As Seattle is entering the “period of maximum constraint,” with downtown becoming even more inundated with construction projects, more workers in that area are leaving their cars at home and riding transit.
Last year, the drive-alone rate hit an all-time low of 25% of downtown commuters, even as 15,000 jobs were added to the area, according to the 2017 Center City Modesplit Survey. Nearly half of downtown workers instead chose to take the bus or train to their jobs. Adding employees traveling by foot, bike or carpool pushes non-single-occupancy vehicle commute rates above 70%.
Despite a 5% drop in the share of SOV commuting between 2016 and 2017, the share of transit ridership grew by only 1%. Instead, some former drivers were choosing to walk or participate in a carpool.
“Transit works, and we need more of it as quickly as possible. From working with employers to increase telecommuting to speeding up light rail, we can expand our transportation options that make it easier and safer for Seattle residents to get around,” said Seattle Mayor Jenny Durkan in the press release accompanying the report.
Rates of drive-alone downtown commuters have steadily declined since Commute Seattle began tracking travel trends in 2010. Over the last seven years, as 60,000 jobs were added in the downtown core — an increase of 30% — transit usage among commuters has steadily grown, up by 6%, while the drive-alone rate decreased 9%.
Commute Seattle attributes the decline in driving alone to the voter-approved $50M yearly transit investment from the Seattle Transportation Benefit District, efforts from employers to discourage driving alone and new housing downtown, enabling people to walk to work.
The Seattle Transportation Benefit District funds annually 270,000 hours of bus service for 68 Seattle bus routes to increase bus frequency and ease overcrowding.

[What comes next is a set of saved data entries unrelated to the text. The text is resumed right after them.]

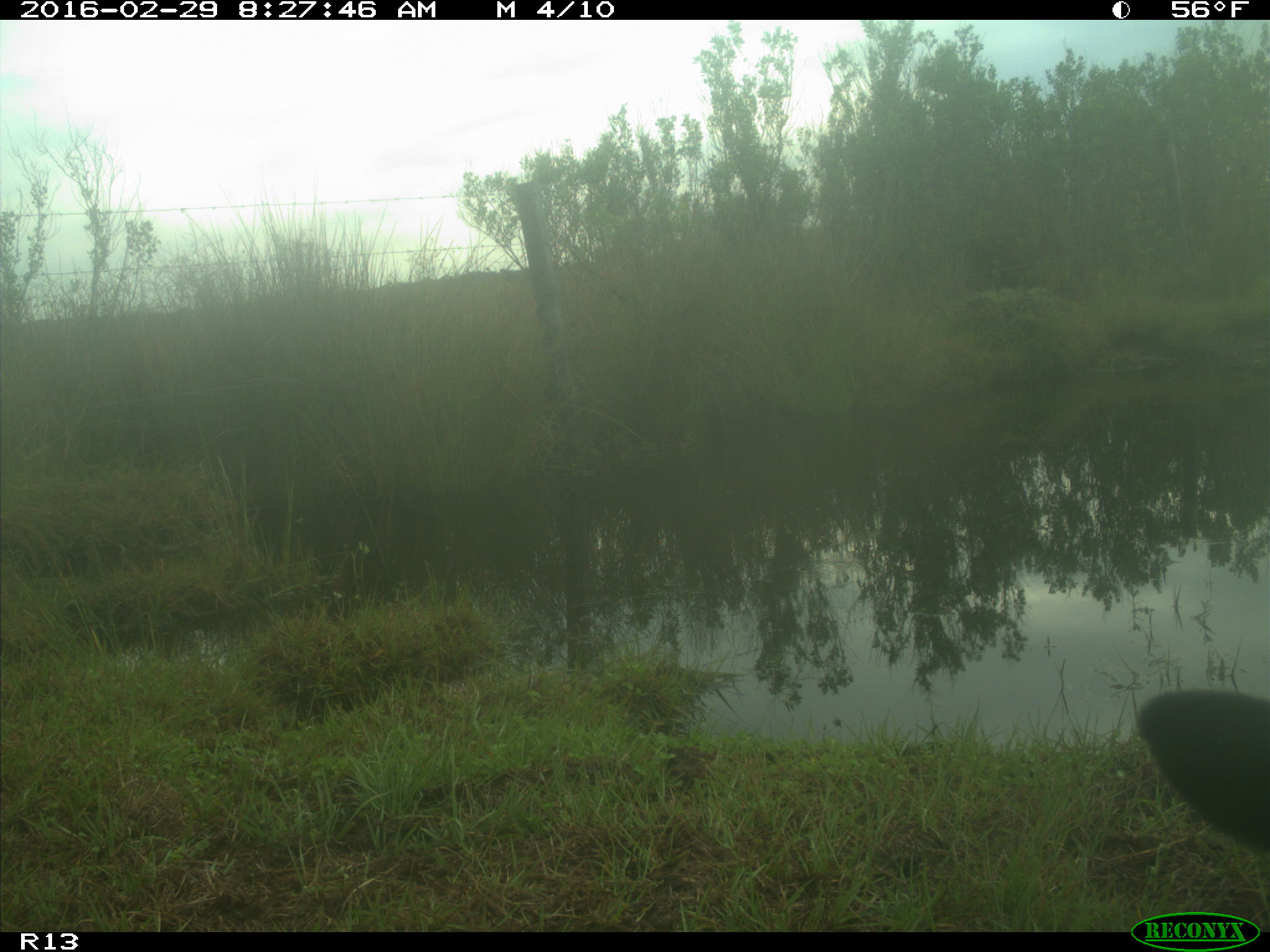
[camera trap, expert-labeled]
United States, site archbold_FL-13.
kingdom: Animalia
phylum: Chordata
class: Mammalia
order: Artiodactyla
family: Bovidae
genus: Bos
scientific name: Bos taurus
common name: domestic cow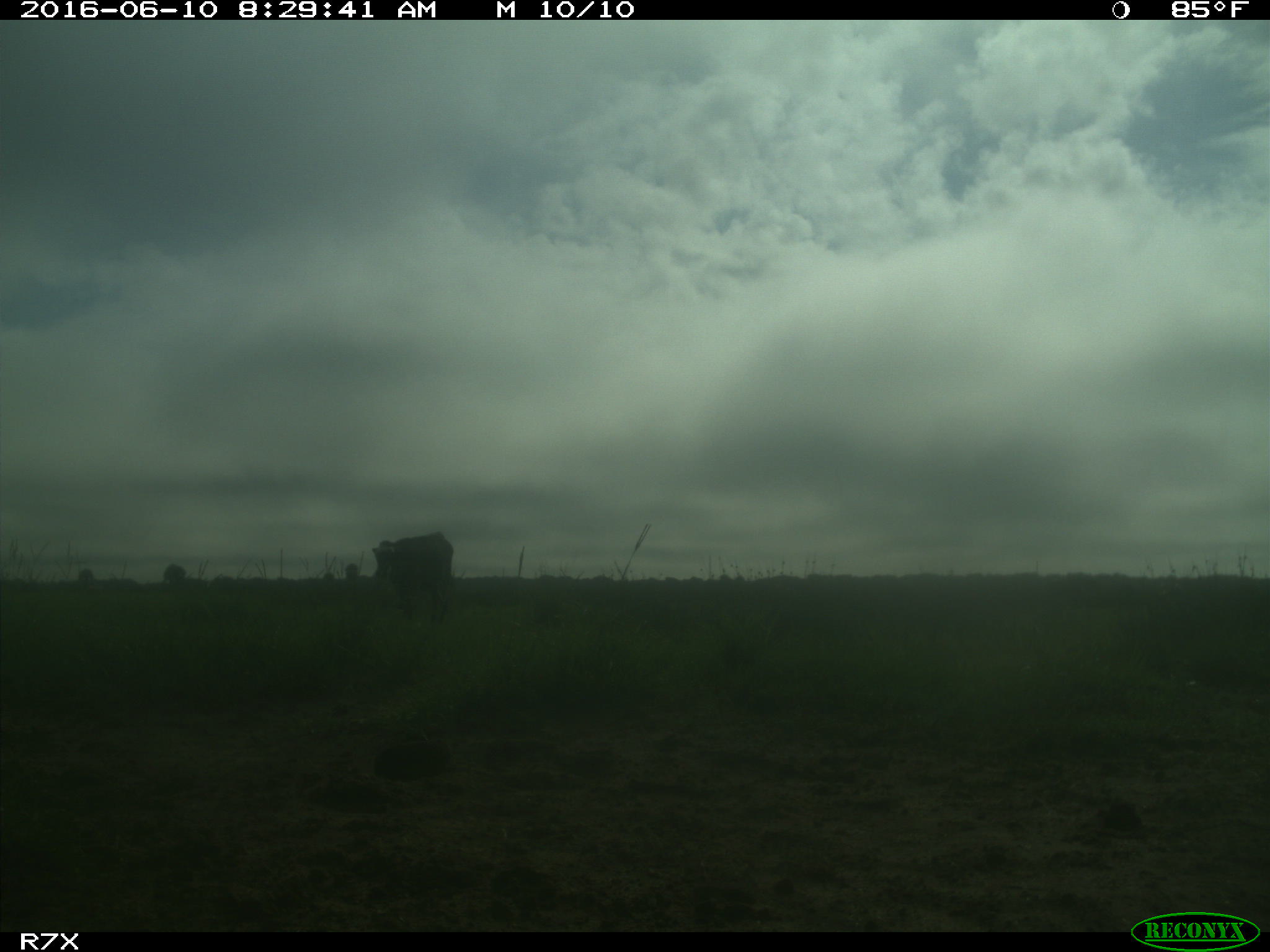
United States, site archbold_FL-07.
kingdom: Animalia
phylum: Chordata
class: Mammalia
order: Artiodactyla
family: Bovidae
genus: Bos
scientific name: Bos taurus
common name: domestic cow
Bos taurus (domestic cow).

The report also tracks transportation usage rates of employees working for businesses participating in Washington’s Commute Trip Reduction (CTR) program. The survey found the highest SOV commute rates were at employers located in the Uptown and First Hill neighborhoods, with over 35% of employees driving alone to work. Transit usage was highest in Seattle’s commercial core (62%); Pioneer Square (58%); and the Chinatown International District (58%).
Employees in South Lake Union working for CTR-participating companies had the highest walking rate, with 17% of employees commuting to work by foot. That’s far higher than Denny Triangle (13%) and Uptown (8%), which had the second- and third-highest rates of pedestrian commuting.

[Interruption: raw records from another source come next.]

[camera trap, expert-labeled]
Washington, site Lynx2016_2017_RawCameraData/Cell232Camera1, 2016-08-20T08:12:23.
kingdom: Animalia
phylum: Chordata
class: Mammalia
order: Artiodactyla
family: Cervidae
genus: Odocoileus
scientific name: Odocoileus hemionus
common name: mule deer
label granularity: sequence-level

Beginning in 2006 Beginning in 1992, cities began adopting CTR ordinances which required employers with 100 or more full-time employees at a single worksite who begin workdays between 6:00 and 9:00 a.m. and are located in counties with populations of over 150,000 were required to participate in the CTR program.
The report found that over the last seven years, employees of businesses not participating in CTR shifted toward transit at a higher rate than employees at CTR-participating companies. Since 2010, transit ridership at companies not participating in CTR grew to 51% from 29%, while the transit ridership rate for employees at CTR-participating companies shrank to 46% from 53%. Most of those employees didn’t start driving alone, but rather switched to walking and biking.
Released Wednesday, this year’s modesplit survey was conducted by Commute Seattle, a non-profit that works with businesses to reduce drive-alone rates and is funded by SDOT and other organizations.